READER POLL: HOW MANY IS ENOUGH?
“Charlie Weis will be sitting squarely on the hot seat in 2009.” That’s how most sports reporters reacted to the announcement from AD Jack Swarbrick that he would be returning to coach the Fighting Irish. There were some who expressed their surprised that he was not replaced following the 3-9 and 7-6 record during the previous two seasons. Yet Swarbrick said he saw reasons for optimism for the upcoming season. He pointed to the coaching staff additions. He also cited another year of strong recruiting. “It helps provide the depth and improves the competitive environment in practice,” he said. Swarbrick also believes the 49-21 victory in the Hawai’i Bowl - the most points scored in the bowl season - has led to improved team spirit and camaraderie. “I feel very good about our preparations,” he said. Swarbrick also had positive words about Coach Weis, saying he hadn’t been given enough credit for coaching through all the pain he was in last season. So now the question remains, what will it take for Coach Weis to retain his job beyond this season?
Despite all of the criticism, no one can deny that Coach Weis loves Notre Dame and, as an alumnus, understands the history and tradition of the University. He has also been a tireless recruiter who has been outspoken when it comes to articulating the benefits of attending the school. Not only has he disproven the myth that Notre Dame can’t get the top recruits because of their academic standards, he has turned a negative into a positive by announcing, “Choosing a college is not a four-year, but a 40-year decision” and “Come to Notre Dame where you can play Division One football AND get a world-class education.” He has also run a clean, no-nonsense program.
It seems like just yesterday that he left the Patriots for South Bend and delighted Irish fans with his brash confidence and Super Bowl rings. After Bob Davies and Tyrone Willingham, most felt certain that he was the man to end the national-title drought that had reached two decades. “Euphoria since has given way to concern and concern to impatience,” said Nancy Armour in a Chicago Sun-Times article. “Weis still has to prove that he’s a worthy successor to Rockne, Leahy, Parseghian and Holtz – and he has to do it now. This is the defining year for Weis, who has little room for error after two dismal seasons that infuriated the faithful and had some calling for him to be fired. However, all will be forgiven if Notre Dame wins 10 or more games and gets back into the mix for a BCS bowl game. But stagger to another mediocre finish or be exposed by USC as a BCS pretender, and the Irish likely will be looking for somebody else to restore the most storied program in college football to prominence.”

• **DATA EXCERPT**
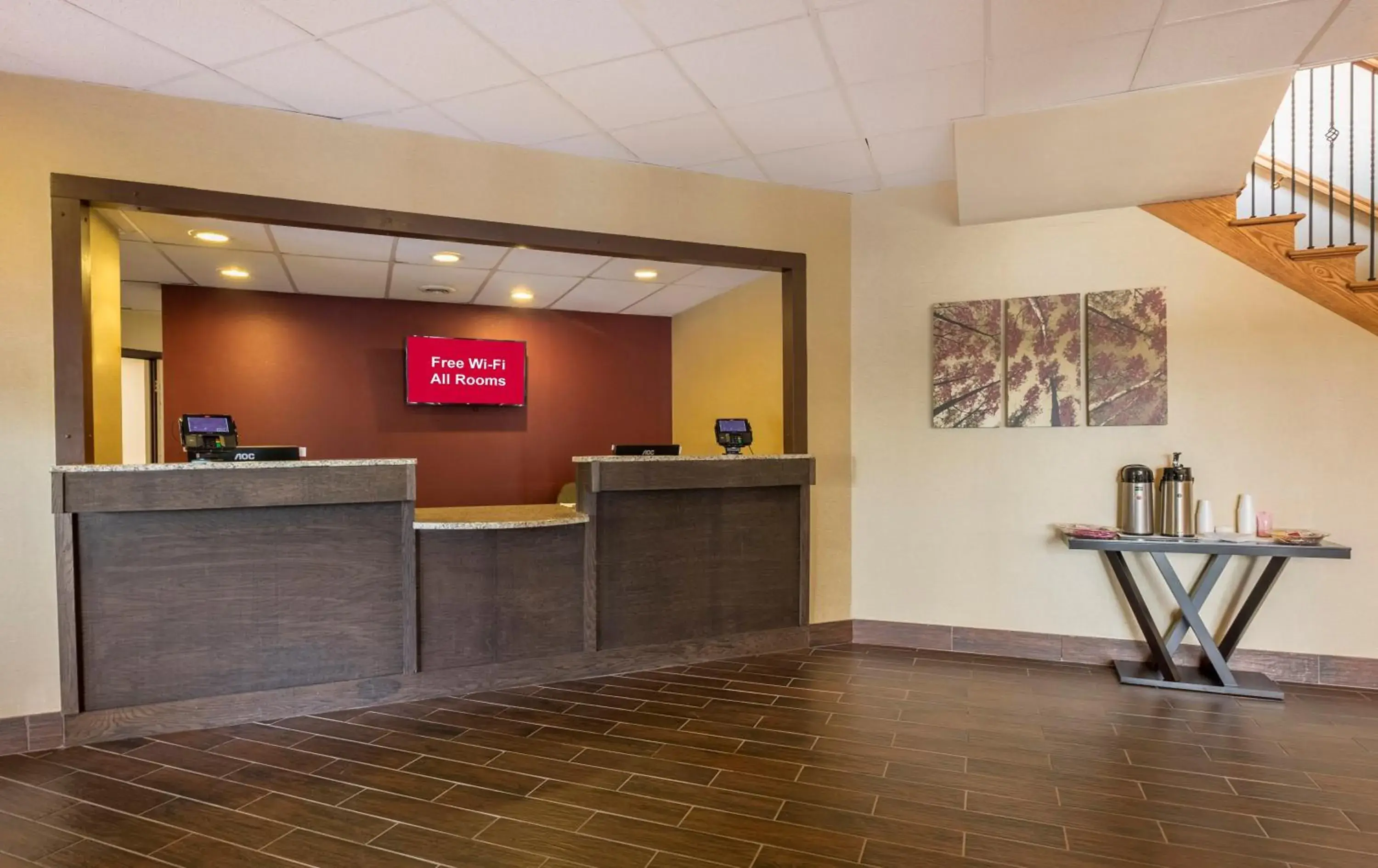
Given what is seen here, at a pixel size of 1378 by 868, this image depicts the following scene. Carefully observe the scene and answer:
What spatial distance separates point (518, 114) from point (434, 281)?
2.64m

• **TASK TO CARRY OUT**
Reproduce the passage of the Charlie Weis article above from "Despite all of" to "clean, no-nonsense program.".

• **EXERCISE RESPONSE**
Despite all of the criticism, no one can deny that Coach Weis loves Notre Dame and, as an alumnus, understands the history and tradition of the University. He has also been a tireless recruiter who has been outspoken when it comes to articulating the benefits of attending the school. Not only has he disproven the myth that Notre Dame can’t get the top recruits because of their academic standards, he has turned a negative into a positive by announcing, “Choosing a college is not a four-year, but a 40-year decision” and “Come to Notre Dame where you can play Division One football AND get a world-class education.” He has also run a clean, no-nonsense program.